• WORK TO BE COMPLETED
Please give back the lines from the line containing "Chart NORMA Group SE - 1 Woche" through the end of the listing below, exactly as written and without pictures.

• DATA FOR REVIEW
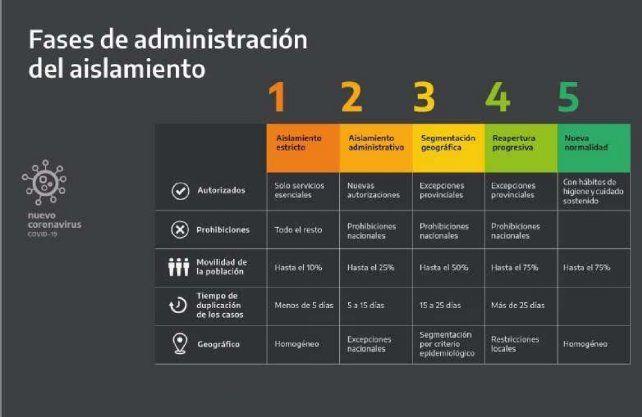 El presidente Alberto Fernández dijo que los grandes conglomerados del país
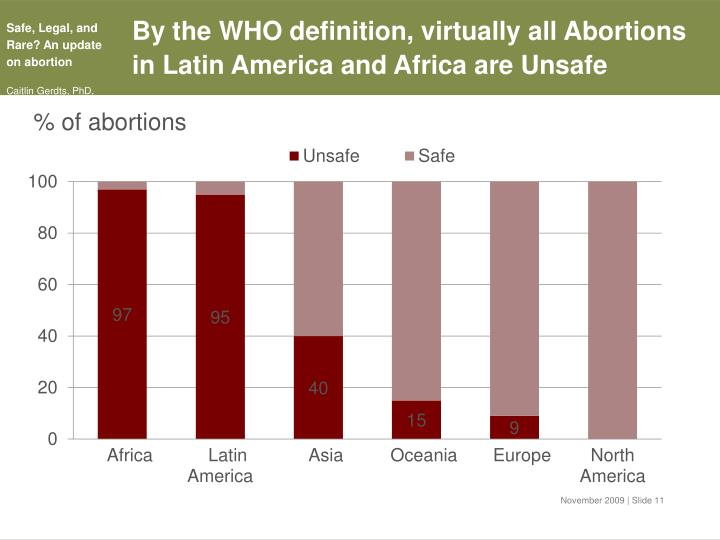 By the WHO definition, virtually all Abortions in Latin America and Africa are Unsafe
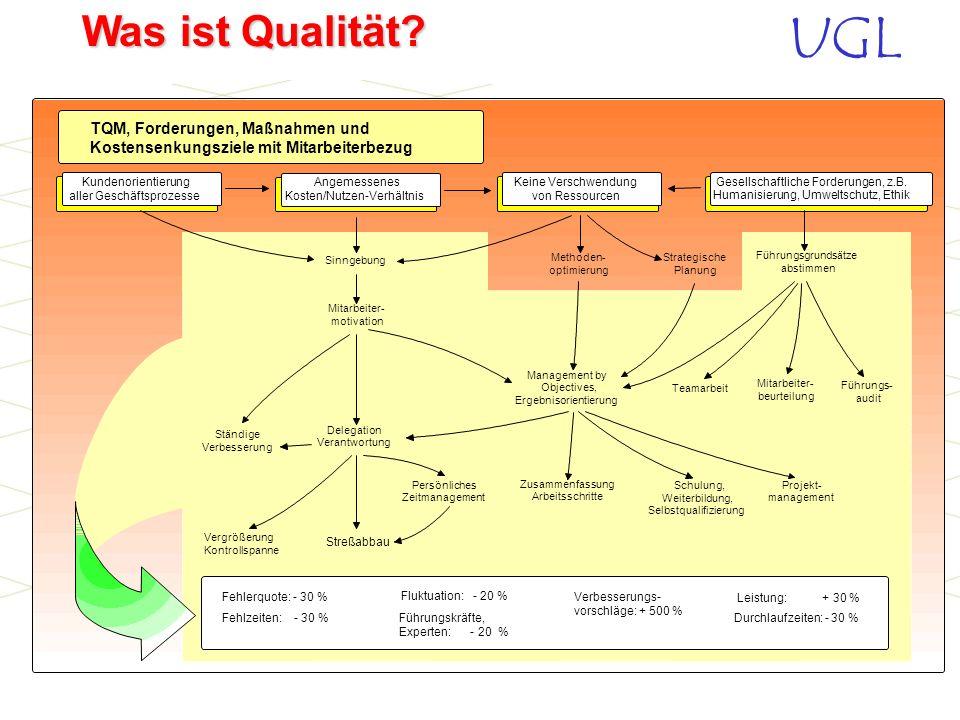 UGL Was ist Qualität? Wo ist der Ideenreichtum im Unternehmen? 020 406080 28 Im Management 63 Bei den übrigen Mitarbeitern 18 Bei externen Beratern 24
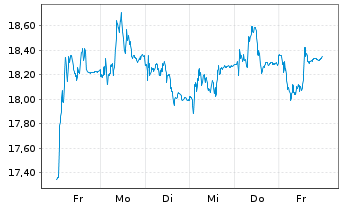 Chart NORMA Group SE - 1 Woche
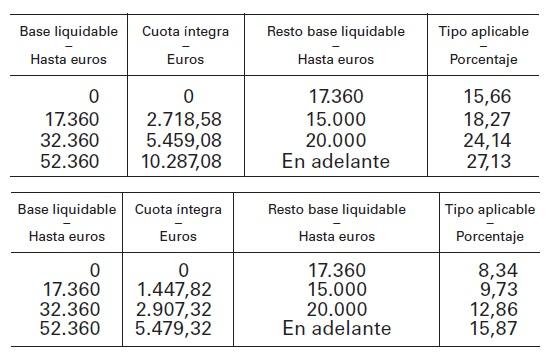http://www.boe.es/boe/dias/2006/11/29/pdfs/A41734-41810.pdf
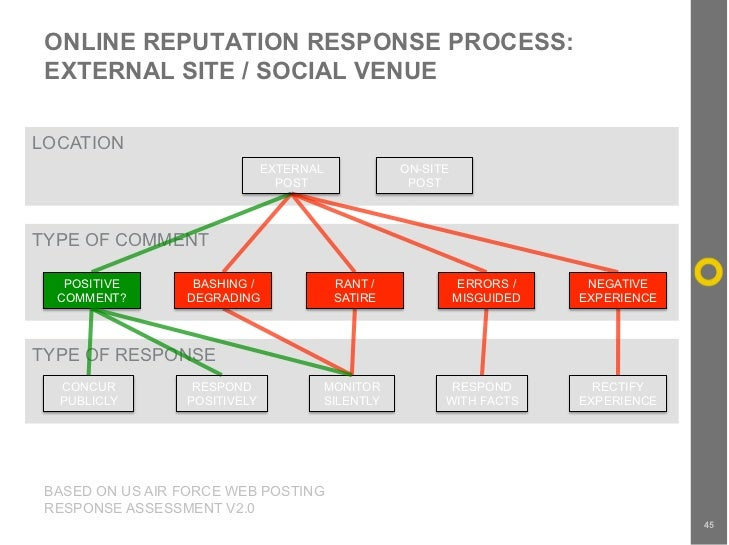 ONLINE REPUTATION RESPONSE PROCESS:  EXTERNAL SITE / SOCIAL VENUE  LOCATION                               EXTERNAL        ...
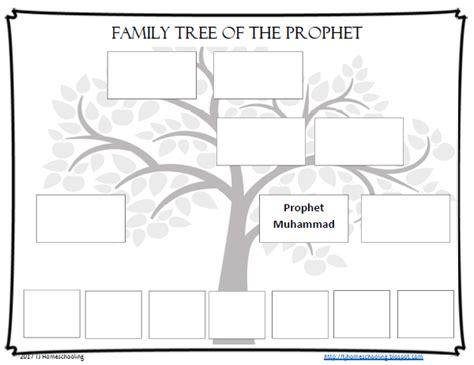 prophets and messengers tj homeschooling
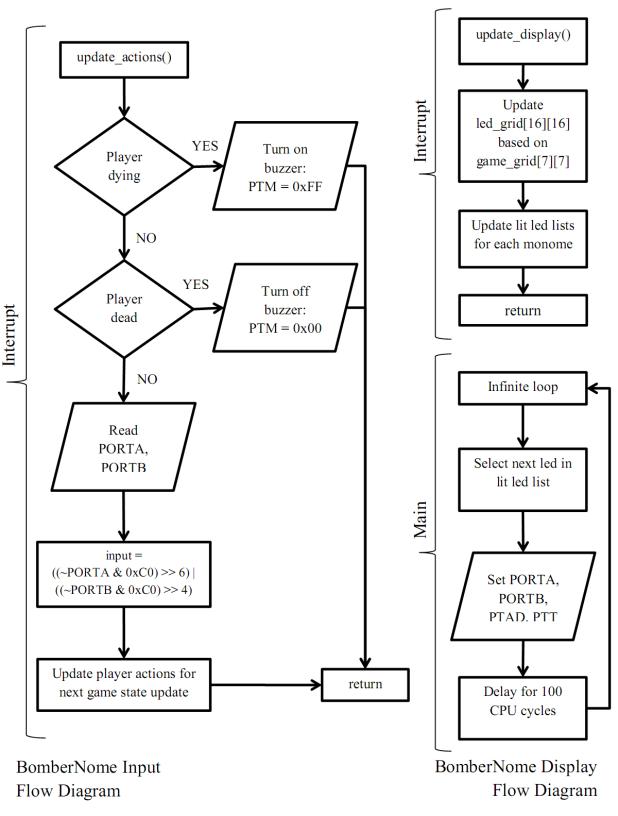 BomberNome input logic
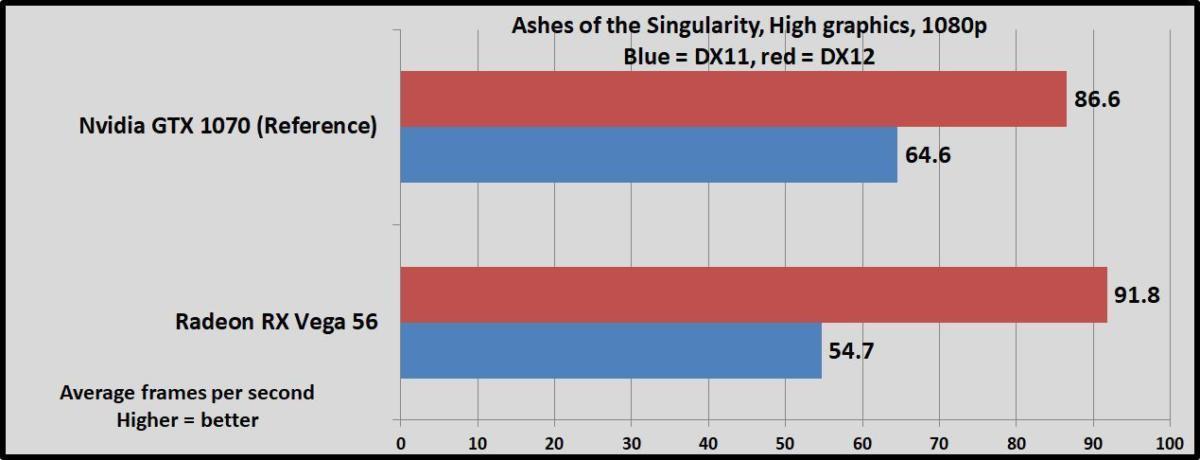 AMD Radeon RX Vega review: Vega 56, Vega 64, and liquid-cooled Vega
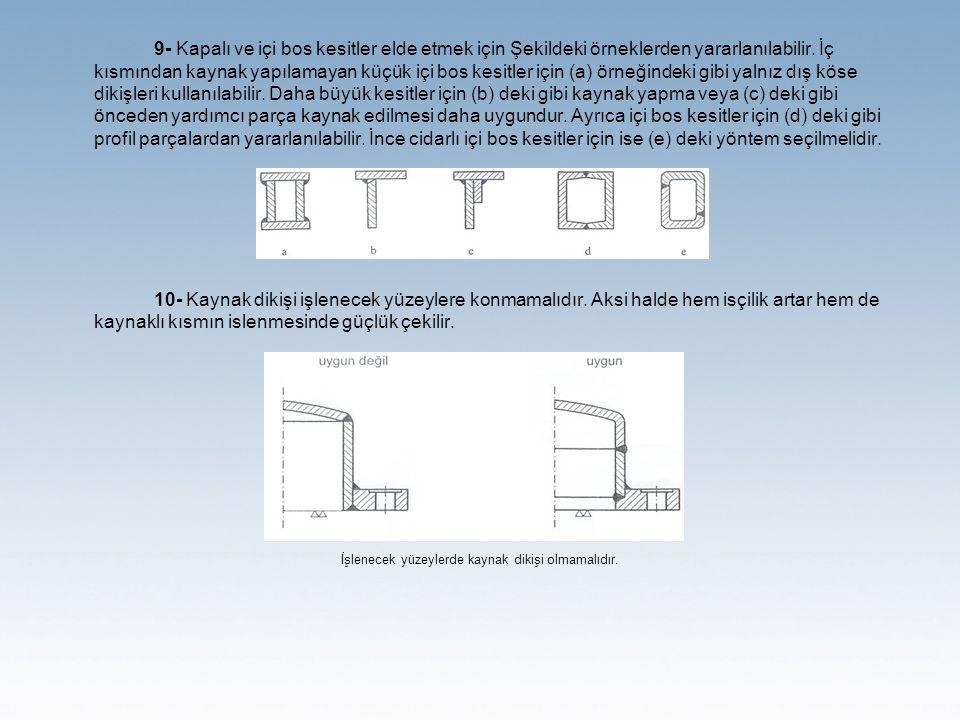 9- Kapalı ve içi bos kesitler elde etmek için Şekildeki örneklerden yararlanılabilir.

• ANSWER SPACE
 Chart NORMA Group SE - 1 Woche
http://www.boe.es/boe/dias/2006/11/29/pdfs/A41734-41810.pdf
 ONLINE REPUTATION RESPONSE PROCESS:  EXTERNAL SITE / SOCIAL VENUE  LOCATION                               EXTERNAL        ...
 prophets and messengers tj homeschooling
 BomberNome input logic
 AMD Radeon RX Vega review: Vega 56, Vega 64, and liquid-cooled Vega
 9- Kapalı ve içi bos kesitler elde etmek için Şekildeki örneklerden yararlanılabilir.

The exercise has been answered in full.